Blogger Reepicheep said...

Dude, you have a rocking series of posts started here. I'm anxious to read more of your thoughts. Keep it up.

May 28, 2011 5:30 PM  
Blogger Jim said...

Good questions.

The thing is, RCs say that it's "Scripture, Tradition, and Magisterium."

The thing is, you point to an inconvenient Scripture, and it's "Well, that's not the way Tradition and Magisterium understand it."

You read the Fathers, and point to a passage (read fairly) that is in tension with the Magisterium, and, well, "That's not part of the Tradition because the Magisterium does not accept that fatherly teaching."

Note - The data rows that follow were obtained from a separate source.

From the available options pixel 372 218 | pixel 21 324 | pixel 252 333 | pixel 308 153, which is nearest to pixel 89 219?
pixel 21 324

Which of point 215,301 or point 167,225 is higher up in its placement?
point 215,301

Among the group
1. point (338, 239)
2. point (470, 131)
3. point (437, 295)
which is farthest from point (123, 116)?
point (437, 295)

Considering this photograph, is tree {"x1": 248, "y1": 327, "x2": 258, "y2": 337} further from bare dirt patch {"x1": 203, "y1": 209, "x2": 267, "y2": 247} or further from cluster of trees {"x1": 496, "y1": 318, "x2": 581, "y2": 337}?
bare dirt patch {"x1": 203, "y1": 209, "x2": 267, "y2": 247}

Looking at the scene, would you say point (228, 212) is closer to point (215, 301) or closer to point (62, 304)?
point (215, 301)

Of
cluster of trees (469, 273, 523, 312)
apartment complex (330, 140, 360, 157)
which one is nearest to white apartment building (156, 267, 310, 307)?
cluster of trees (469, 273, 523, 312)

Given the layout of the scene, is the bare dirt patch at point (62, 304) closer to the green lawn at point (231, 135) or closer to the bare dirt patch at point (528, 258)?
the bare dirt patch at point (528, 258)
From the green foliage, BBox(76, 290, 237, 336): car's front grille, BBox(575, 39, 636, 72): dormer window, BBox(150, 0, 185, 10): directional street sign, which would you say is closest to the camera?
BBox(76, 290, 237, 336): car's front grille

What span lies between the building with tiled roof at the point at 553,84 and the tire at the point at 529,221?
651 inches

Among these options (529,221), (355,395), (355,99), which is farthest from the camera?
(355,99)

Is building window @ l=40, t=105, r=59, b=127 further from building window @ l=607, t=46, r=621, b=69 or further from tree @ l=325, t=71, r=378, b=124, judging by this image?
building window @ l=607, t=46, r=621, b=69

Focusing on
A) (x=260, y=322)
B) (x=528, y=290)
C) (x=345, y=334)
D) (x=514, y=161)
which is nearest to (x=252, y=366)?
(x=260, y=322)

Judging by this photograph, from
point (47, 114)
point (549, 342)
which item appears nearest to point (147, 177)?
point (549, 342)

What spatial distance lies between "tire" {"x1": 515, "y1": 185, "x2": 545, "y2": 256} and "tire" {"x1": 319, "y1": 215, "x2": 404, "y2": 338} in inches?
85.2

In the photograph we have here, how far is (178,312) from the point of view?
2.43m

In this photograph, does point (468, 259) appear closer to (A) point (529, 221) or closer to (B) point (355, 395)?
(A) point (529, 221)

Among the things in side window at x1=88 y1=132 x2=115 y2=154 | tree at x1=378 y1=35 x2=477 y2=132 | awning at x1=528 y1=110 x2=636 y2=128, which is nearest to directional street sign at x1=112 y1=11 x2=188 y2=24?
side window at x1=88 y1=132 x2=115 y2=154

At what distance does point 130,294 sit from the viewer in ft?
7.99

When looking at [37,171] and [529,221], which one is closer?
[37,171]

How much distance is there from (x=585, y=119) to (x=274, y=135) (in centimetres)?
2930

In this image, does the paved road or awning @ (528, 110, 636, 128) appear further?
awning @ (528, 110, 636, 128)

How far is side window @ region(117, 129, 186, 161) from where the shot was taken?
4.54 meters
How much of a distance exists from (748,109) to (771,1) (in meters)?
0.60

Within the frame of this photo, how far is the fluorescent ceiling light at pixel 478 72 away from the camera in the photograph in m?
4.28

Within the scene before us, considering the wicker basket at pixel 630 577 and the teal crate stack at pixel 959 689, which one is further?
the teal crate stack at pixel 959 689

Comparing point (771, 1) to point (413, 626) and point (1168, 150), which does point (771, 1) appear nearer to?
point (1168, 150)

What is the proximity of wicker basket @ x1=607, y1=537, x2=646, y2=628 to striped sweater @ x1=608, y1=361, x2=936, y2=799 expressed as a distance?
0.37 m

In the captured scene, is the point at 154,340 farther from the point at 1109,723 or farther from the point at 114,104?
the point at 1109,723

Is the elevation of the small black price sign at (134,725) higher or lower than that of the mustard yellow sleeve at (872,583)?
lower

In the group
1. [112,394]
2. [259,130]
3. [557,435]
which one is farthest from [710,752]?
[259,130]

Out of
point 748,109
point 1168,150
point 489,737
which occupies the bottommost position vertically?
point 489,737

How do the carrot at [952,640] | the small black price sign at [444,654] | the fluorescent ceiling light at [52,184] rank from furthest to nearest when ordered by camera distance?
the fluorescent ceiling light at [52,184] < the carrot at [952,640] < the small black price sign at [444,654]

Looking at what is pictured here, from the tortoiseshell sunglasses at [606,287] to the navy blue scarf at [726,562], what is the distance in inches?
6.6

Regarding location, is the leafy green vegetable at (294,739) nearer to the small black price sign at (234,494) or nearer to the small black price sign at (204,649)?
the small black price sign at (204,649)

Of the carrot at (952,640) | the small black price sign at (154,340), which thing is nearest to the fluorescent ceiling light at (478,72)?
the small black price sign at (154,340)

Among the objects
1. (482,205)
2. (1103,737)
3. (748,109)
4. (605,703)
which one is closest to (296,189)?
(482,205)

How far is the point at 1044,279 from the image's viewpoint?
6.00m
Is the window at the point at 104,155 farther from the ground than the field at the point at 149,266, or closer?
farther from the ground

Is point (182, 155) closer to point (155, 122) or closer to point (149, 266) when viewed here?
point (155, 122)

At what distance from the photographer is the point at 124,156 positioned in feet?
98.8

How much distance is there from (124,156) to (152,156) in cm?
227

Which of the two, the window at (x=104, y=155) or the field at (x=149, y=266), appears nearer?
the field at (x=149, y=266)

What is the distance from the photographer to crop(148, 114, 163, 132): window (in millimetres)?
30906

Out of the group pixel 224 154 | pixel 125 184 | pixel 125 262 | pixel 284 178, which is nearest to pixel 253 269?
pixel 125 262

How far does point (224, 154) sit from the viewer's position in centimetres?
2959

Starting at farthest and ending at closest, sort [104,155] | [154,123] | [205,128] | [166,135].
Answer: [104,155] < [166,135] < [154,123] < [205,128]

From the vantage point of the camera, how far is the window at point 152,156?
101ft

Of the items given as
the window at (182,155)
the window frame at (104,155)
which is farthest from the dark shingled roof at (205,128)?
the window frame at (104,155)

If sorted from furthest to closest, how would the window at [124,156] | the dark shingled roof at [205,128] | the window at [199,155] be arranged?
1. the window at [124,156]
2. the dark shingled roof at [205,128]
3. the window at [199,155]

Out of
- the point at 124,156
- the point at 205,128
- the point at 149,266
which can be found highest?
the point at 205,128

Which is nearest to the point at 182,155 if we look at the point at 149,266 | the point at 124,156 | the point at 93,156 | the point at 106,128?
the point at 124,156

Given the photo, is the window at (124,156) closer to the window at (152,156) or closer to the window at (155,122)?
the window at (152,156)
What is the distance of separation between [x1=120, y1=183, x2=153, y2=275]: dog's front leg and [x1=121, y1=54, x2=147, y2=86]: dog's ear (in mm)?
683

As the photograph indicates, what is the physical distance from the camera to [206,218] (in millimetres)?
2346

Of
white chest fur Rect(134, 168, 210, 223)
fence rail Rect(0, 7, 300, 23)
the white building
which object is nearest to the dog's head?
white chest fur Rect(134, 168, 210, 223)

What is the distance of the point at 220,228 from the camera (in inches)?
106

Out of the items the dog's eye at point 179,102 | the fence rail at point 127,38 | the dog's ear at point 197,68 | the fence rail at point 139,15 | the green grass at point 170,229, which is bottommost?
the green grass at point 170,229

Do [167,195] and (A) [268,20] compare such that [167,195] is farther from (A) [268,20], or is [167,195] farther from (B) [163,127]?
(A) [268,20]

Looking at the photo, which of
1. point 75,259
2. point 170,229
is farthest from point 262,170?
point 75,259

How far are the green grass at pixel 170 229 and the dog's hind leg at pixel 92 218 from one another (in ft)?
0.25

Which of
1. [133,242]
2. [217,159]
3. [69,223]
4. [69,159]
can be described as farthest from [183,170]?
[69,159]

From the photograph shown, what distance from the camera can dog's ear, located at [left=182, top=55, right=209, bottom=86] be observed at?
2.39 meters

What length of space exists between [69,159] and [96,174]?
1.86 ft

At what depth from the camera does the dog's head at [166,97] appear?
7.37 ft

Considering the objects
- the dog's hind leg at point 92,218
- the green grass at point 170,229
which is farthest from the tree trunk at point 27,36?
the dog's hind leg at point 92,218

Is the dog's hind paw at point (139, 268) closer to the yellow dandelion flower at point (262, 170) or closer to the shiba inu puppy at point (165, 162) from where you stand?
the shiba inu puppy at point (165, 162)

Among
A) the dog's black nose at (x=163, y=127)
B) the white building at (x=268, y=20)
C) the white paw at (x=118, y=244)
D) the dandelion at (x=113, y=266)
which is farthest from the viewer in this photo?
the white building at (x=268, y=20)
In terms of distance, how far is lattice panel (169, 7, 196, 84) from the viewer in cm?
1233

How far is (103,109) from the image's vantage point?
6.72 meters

It's not "Scripture, Tradition, Magisterium." It's "Magisterium, Magisterium, Magisterium." And that means what the hierarchy *today* says the church teaches.

May 29, 2011 5:50 PM  
Blogger Keith said...

In my experience with RCs, they conflate the magisterium with the unbroken tradition of the early church. From what you say, Jim, the more honest ones do not depend on that conflation. But in the popular arguments, there is a confusion of early tradition and today's magisterium. That false conflation is what I'm trying to expose.

May 29, 2011 11:23 PM  
Blogger Fearsome Pirate said...

The usual Orthodox response I've run into is that this was a 'unique form of piety' that was totally acceptable back then. Of course, they wouldn't think highly of you trying to do the same thing today, so it proves your point.